Y así Segura Vilchis permaneció en prisión, pudiendo considerarse ya condenado a muerte, sin que por eso se liberara a los Pro. Nada, quedaba ya que los incriminara en lo más mínimo, salvo el odio acérrimo de Calles hacia todos los sacerdotes católicos.
Por la madrugada el padre despertó y se tomó una aspirina. En las primeras horas del 23 de Noviembre se escuchó movimiento por toda la Inspección, y a las diez de la mañana apareció en el calabozo el jefe de las Comisiones de Seguridad, Mazcorro, quien dijo en voz alta: “¡Miguel Agustín Pro!”. El padre poniéndose de pie se puso el saco, apretó la mano de Roberto y salió al patio de la Inspección.
No se les había dicho absolutamente nada a los prisioneros, por lo que al salir, y encontrar todo el aparato de ejecución, el padre se sorprendió, pero con toda calma caminó al paredón.

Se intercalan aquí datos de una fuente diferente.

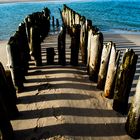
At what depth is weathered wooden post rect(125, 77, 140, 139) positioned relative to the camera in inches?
202

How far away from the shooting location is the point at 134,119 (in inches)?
207

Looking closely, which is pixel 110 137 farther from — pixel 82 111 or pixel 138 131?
pixel 82 111

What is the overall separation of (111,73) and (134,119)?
1613 millimetres

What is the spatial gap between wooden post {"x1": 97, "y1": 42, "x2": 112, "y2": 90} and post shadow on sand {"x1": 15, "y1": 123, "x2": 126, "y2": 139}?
1.78m

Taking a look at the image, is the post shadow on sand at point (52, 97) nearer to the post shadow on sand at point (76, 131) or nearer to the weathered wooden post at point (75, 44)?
the post shadow on sand at point (76, 131)

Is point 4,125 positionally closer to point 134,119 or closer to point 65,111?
point 65,111

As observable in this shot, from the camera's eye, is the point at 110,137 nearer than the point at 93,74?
Yes

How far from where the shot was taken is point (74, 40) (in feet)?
29.7

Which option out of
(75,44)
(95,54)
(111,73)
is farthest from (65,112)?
(75,44)

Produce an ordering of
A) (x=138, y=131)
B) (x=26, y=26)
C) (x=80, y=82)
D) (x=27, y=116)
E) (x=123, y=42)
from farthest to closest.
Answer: (x=123, y=42) → (x=26, y=26) → (x=80, y=82) → (x=27, y=116) → (x=138, y=131)

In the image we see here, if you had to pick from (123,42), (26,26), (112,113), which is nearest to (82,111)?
(112,113)

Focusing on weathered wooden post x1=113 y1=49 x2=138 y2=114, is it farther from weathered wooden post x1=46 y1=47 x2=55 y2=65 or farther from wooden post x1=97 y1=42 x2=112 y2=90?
weathered wooden post x1=46 y1=47 x2=55 y2=65

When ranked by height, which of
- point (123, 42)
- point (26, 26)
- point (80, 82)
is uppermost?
point (26, 26)

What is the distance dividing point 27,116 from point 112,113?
6.09ft
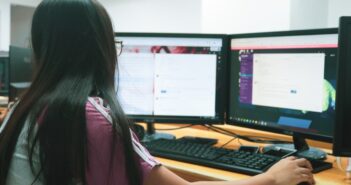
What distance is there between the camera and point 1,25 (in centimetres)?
547

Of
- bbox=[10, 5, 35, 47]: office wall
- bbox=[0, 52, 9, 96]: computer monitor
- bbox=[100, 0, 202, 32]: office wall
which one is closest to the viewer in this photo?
bbox=[0, 52, 9, 96]: computer monitor

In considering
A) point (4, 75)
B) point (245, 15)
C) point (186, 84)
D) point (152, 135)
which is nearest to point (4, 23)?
point (4, 75)

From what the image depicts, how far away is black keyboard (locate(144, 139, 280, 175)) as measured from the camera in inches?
46.3

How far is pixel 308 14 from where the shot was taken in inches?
118

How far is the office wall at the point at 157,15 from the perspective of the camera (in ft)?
16.1

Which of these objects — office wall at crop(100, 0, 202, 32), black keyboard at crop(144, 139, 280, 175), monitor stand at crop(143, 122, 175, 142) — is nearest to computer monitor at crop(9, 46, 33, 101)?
monitor stand at crop(143, 122, 175, 142)

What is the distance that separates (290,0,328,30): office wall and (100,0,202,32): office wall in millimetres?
1673

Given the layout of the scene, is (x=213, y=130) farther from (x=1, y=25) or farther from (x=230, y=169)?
(x=1, y=25)

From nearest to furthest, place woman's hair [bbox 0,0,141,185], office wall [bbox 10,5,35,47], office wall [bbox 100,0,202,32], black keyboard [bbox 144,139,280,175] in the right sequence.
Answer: woman's hair [bbox 0,0,141,185]
black keyboard [bbox 144,139,280,175]
office wall [bbox 100,0,202,32]
office wall [bbox 10,5,35,47]

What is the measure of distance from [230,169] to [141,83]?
0.61 metres

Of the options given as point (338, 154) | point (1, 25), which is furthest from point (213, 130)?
point (1, 25)

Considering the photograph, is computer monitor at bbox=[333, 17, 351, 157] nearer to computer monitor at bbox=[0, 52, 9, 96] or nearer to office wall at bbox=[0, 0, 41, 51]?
computer monitor at bbox=[0, 52, 9, 96]

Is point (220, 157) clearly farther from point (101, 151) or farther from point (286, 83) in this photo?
point (101, 151)

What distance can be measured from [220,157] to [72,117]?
633mm
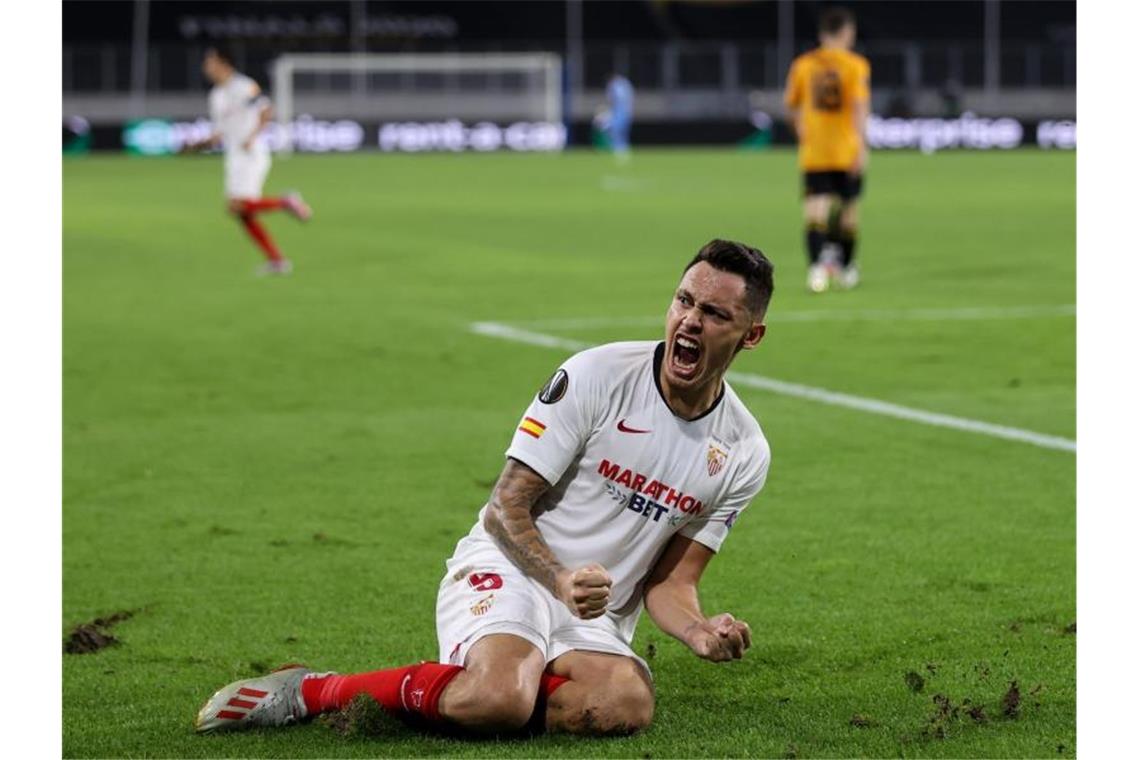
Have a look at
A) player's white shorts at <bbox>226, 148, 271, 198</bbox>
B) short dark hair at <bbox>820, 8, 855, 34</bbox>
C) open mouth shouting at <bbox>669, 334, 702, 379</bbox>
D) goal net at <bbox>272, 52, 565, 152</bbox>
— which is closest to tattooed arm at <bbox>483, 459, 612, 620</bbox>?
open mouth shouting at <bbox>669, 334, 702, 379</bbox>

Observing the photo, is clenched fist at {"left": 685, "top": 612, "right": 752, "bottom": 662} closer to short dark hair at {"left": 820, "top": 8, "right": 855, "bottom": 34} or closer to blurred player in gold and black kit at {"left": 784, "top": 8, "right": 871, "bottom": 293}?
blurred player in gold and black kit at {"left": 784, "top": 8, "right": 871, "bottom": 293}

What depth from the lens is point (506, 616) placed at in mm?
4699

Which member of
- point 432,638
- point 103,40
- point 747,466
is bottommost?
point 432,638

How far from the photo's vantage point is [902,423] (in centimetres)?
919

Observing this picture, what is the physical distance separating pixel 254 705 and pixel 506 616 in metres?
0.62

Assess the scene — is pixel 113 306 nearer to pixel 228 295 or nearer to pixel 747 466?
pixel 228 295

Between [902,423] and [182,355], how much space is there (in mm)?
4635

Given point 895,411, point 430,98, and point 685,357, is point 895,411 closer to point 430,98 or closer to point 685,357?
point 685,357

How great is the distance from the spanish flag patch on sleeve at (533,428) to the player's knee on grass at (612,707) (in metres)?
0.57

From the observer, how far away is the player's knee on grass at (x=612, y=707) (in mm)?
4539

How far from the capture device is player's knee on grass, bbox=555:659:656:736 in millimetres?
4539

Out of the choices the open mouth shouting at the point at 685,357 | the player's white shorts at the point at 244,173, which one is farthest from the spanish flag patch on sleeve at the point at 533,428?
the player's white shorts at the point at 244,173

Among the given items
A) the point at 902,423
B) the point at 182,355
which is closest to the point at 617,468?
the point at 902,423

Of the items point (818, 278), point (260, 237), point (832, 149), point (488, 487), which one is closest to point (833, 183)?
point (832, 149)
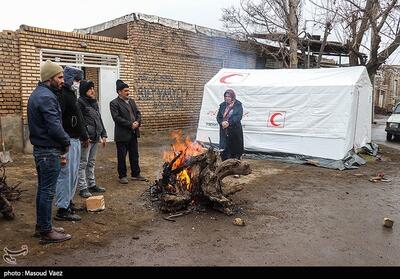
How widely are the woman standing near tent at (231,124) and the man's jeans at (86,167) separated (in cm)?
283

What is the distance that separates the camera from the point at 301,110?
9453mm

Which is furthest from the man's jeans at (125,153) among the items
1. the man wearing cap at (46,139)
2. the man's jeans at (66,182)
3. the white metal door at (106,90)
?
the white metal door at (106,90)

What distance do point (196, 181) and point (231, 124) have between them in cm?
249

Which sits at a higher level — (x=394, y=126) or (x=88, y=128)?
(x=88, y=128)

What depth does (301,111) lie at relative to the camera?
9453 millimetres

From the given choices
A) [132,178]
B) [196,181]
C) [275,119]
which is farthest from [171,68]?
[196,181]

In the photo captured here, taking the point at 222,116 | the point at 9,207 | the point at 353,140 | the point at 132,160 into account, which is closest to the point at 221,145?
the point at 222,116

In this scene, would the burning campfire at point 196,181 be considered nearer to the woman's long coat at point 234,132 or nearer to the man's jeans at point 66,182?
the man's jeans at point 66,182

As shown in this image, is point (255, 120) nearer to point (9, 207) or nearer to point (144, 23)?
point (144, 23)

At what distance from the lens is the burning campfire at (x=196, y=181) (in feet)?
17.0

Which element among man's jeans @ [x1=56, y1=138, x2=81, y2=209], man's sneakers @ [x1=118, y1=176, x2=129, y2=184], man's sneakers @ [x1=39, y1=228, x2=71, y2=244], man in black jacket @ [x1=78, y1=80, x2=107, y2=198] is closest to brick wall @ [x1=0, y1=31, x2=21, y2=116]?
man's sneakers @ [x1=118, y1=176, x2=129, y2=184]

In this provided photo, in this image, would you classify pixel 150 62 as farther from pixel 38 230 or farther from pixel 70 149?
pixel 38 230

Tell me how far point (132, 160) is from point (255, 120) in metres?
4.34

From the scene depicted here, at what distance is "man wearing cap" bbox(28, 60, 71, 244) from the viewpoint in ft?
12.6
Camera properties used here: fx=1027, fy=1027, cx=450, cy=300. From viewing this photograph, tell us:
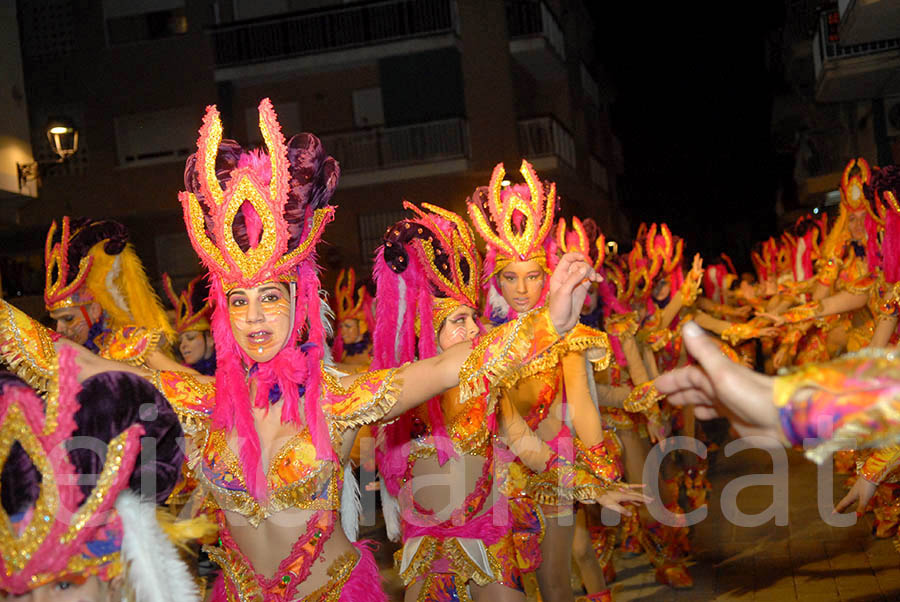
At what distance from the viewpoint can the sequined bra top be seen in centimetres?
352

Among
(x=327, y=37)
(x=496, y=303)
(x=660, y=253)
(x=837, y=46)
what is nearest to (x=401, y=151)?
(x=327, y=37)

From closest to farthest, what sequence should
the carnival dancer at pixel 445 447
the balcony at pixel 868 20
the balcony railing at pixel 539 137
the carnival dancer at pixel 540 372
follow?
the carnival dancer at pixel 445 447 → the carnival dancer at pixel 540 372 → the balcony at pixel 868 20 → the balcony railing at pixel 539 137

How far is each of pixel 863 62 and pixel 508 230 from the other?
13.2 m

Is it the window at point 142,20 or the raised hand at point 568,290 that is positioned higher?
the window at point 142,20

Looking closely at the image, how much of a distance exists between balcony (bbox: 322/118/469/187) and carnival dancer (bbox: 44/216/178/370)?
14.8 metres

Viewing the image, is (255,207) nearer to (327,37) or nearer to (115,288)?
(115,288)

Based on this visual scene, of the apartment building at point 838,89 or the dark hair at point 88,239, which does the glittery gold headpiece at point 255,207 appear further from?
the apartment building at point 838,89

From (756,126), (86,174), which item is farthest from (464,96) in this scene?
(756,126)

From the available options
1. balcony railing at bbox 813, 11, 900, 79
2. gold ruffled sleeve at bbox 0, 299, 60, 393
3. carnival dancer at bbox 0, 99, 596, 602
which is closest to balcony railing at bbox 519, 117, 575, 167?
balcony railing at bbox 813, 11, 900, 79

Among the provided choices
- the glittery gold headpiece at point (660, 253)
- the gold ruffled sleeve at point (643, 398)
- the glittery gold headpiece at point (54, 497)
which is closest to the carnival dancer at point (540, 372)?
the gold ruffled sleeve at point (643, 398)

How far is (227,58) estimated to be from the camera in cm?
2111

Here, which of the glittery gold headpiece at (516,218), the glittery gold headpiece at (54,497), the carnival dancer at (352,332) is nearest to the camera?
the glittery gold headpiece at (54,497)

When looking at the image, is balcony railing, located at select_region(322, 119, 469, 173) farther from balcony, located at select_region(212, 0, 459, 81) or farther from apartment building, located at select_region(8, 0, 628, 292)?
balcony, located at select_region(212, 0, 459, 81)

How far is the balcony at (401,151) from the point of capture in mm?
20672
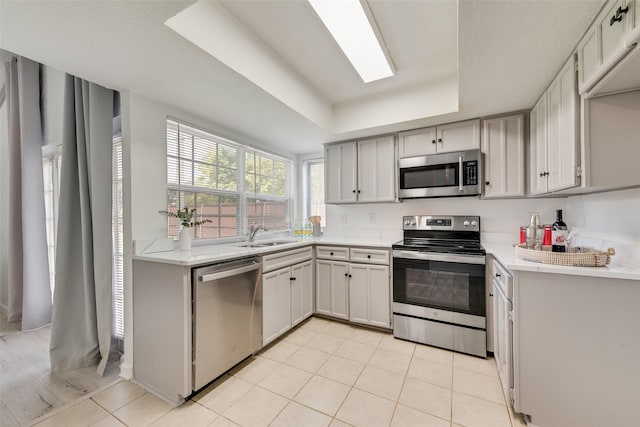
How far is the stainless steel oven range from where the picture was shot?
7.23ft

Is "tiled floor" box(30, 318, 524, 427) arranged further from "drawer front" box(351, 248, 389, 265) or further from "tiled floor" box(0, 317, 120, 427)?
"drawer front" box(351, 248, 389, 265)

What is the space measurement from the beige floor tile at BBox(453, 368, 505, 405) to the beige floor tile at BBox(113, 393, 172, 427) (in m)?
1.99

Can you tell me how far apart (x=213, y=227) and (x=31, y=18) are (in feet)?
6.04

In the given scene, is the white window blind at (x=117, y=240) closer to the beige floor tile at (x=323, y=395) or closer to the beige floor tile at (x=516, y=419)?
the beige floor tile at (x=323, y=395)

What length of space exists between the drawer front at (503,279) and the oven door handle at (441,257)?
0.14 m

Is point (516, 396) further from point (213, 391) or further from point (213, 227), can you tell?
point (213, 227)

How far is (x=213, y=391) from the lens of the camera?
70.6 inches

El que lo llevaba, Valente Quintana, se acercó y le dijo: “Padre, le pido perdón por la parte que me toca en esto”. Respondió el Padre: “No solo te perdono, sino también te estoy sumamente agradecido”.
Condujeron al padre al lugar donde se hacían prácticas de tiro, los encargados de fusilarlo, soldados de la Gendarmería Montada, formaron el cuadro y se dispusieron a recibir órdenes.
El mayor Torres le pregunto entonces si tenia algún último deseo, y el padre respondio: “Que me permitan rezar”.
Torres se retiró, dejándolo solo, y luego de unos minutos arrodillado, beso su santo crucifijo y poniéndose de pie, se colocó en posición. Al grito de “¡Apunten!” abrió los brazos en cruz y gritó: “¡Viva Cristo Rey!”.
Recibió la descarga y cayó sobre su costado derecho, un sargento se acercó a darle el tiro de gracia. El general Cruz, rodeado de sus lugartenientes y todo un séquito de fotógrafos y reporteros, presenciaban petrificados la ejecución.
Acto seguido fueron fusilados, Segura Vilchis, Juan Tirado y Humberto Pro. Finalmente Roberto no había sido fusilado, esto debido a la intervención indignada del señor Labougle.
En el hospital Juárez, Ana María se encontró con su hermano Edmundo, y luego llegó don Miguel Pro, padre de los mártires. El anciano besó en la frente a sus dos hijos muertos, y dijo a Ana María, que sollozaba: “Hijita, no hay motivo para llorar”.
Llevaron los cuerpos a la calle de Pánuco, donde fueron velados, reuniéndose una gran cantidad de gente.
A las diez de la noche tocaron la puerta y don Miguel, al abrir, se encontró frente a media docena de policías. Estos, descubriéndose la cabeza, humildemente le pidieron permiso para ver a los mártires. Se arrodillaron frente a los cadáveres y rezaron silenciosamente.
Al día siguiente salieron los ataudes para ser llevados añl cementerio pero era tanta la gente que era imposible moverse, entonces el P. Alfredo Méndez grito instintivamente: «¡Señores, dejen pasar al mártir de Cristo!», recibiendo por respuesta, vivas, aplausos y cantos de felicidad; conducidos en medio de una muchedumbre impresionante, todos se lanzaban contra la fúnebre comitiva, tratando de tocar los féretros con rosarios, crucifijos y flores, algunas personas levantaban a sus hijos y decían: «Mira, asi mueren los Mártires, asi mueren por su fe»; su cortejo fue una auténtica beatificación.
Fueron sepultados en el Panteón de Dolores, y don Miguel, luego de arrojar la primera paletada de tierra sobre los ataúdes, exclamó: “¡Todo ha terminado! Los dos murieron por Dios, y de Dios gozan ya en el cielo, ¡Te Deum laudamus!”
El caso del P. Pro es el perfecto ejemplo del odio de Calles a la Iglesia y a todo lo católico; su vileza dio un insigne mártir a los católicos y a los cristeros, y sólo avivó más la aversión hacia Obregón, quien sería finalmente ejecutado por el gran héroe ignorado, José de León Toral.
Fue el primero de los mártires de la guerra cristera en ser beatificado, el 25 de Septiembre de 1988. Sus restos son venerados en el Templo jesuita de la Sagrada Familia y el Verbo Encarnado, en la colonia Roma, de la Ciudad de México.